A paper published recently in the Proceedings of the Biological Society of Washington concluded that the events taking place during the Cambrian era could best be understood in terms of an intelligent design - hardly a position unknown in the history of Western science. The paper was, of course, peer-reviewed by three prominent evolutionary biologists.
Wise men attend to the publication of every one of the society’s papers, but in this case, the editors were given to understand that they had done a bad thing. Their indecent capitulation followed at once. Publication of the paper, they confessed, was a mistake. And peer review? The heck with it.
“If scientists do not oppose anti-evolutionism,” remarked Eugenie Scott, executive director of the National Council for Science Education, “it will reach more people with the mistaken idea that evolution is scientifically weak.”
Scott’s understanding of “opposition” had nothing to do with reasoned discussion. It had nothing to do with reason at all. Discussing the issue was out of the question.
Her advice to her colleagues was considerably more to the point: “Avoid debates.” Everyone had better shut up. But in this country, at least, no one is ever going to shut up, the more so since the case against Darwin’s theory retains an almost lunatic vitality.

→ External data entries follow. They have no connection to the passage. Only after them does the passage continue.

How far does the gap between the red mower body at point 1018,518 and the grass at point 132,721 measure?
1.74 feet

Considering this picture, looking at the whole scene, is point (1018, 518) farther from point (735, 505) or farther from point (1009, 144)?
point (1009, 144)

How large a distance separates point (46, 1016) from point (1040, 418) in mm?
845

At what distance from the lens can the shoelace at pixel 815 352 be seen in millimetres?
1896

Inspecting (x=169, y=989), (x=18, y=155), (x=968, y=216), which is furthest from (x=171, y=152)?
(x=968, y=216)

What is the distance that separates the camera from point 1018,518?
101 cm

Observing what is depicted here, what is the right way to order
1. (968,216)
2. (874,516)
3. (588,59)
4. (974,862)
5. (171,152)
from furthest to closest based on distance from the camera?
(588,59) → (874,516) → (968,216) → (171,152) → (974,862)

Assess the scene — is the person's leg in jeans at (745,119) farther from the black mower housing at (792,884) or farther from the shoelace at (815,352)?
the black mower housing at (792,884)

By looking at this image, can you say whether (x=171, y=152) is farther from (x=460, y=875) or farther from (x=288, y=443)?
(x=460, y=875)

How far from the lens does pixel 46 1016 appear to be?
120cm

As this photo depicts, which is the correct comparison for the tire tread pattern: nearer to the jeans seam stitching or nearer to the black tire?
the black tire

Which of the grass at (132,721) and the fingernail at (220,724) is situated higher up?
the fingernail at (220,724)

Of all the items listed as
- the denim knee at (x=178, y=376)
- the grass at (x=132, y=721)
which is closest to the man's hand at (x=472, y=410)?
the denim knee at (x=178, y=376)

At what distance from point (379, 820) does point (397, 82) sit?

Look: The suggestion that Darwin’s theory of evolution is like theories in the serious sciences - for example, quantum electrodynamics - is grotesque. Quantum electrodynamics is accurate to 13 unyielding decimal places. Darwin’s theory makes no tight quantitative predictions all.
Look: Field studies attempting to measure natural selection inevitably report weak to non-existent selection effects.

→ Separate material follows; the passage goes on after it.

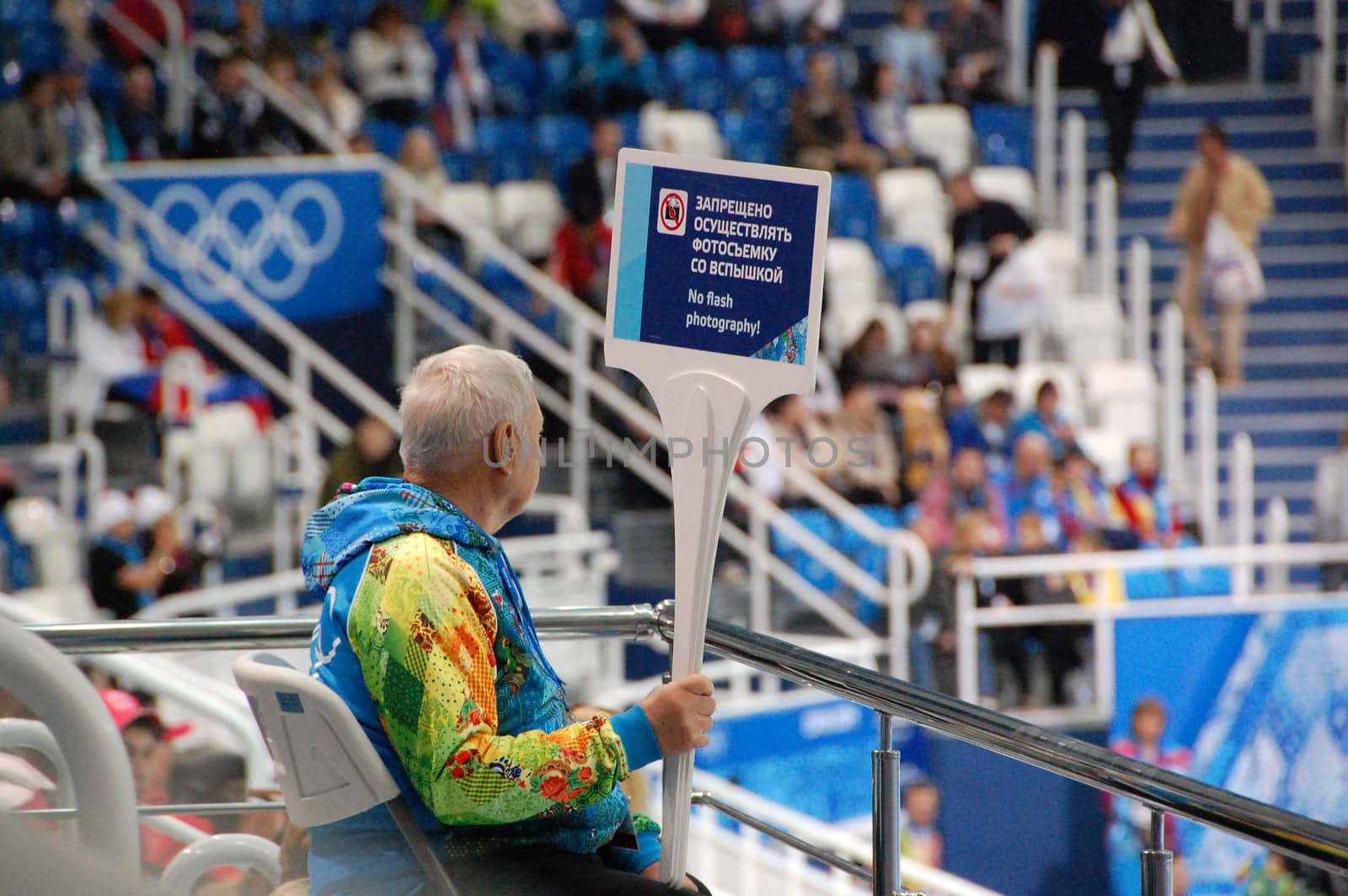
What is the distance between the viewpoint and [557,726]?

Look: Darwin’s theory is open at one end since there is no plausible account for the origins of life.
Look: The astonishing and irreducible complexity of various cellular structures has not yet successfully been described, let alone explained.
Look: A great many species enter the fossil record trailing no obvious ancestors and depart for Valhalla leaving no obvious descendents.
Look: Where attempts to replicate Darwinian evolution on the computer have been successful, they have not used classical Darwinian principles. Where they have used such principles, they have not been successful.
Look: Tens of thousands of fruit flies have come and gone in laboratory experiments, and every last one of them has remained a fruit fly to the end, all efforts to see the miracle of speciation unavailing.
Look: The remarkable similarity in the genome of a great many organisms suggests that there is, at bottom, only one living system. But how then to account for the astonishing differences between human beings and their near relatives, differences that remain obvious to anyone who has visited a zoo?
But look again: If the differences between organisms are scientifically more interesting than their genomic similarities, of what use is Darwin’s theory since its otherwise mysterious operations take place by genetic variations?
These are hardly trivial questions. Each suggests a dozen others. These are hardly circumstances that do much to support the view that there are “no valid criticisms of Darwin’s theory,” as so many recent editorials have suggested.
Serious biologists quite understand all this. They rather regard Darwin’s theory as an elderly uncle invited to a family dinner. The old boy has no hair, he has no teeth, he is hard of hearing and he often drools. Addressing even senior members at table as “sonny,” he is inordinately eager to tell the same story over and over again. But he’s family. What can you do?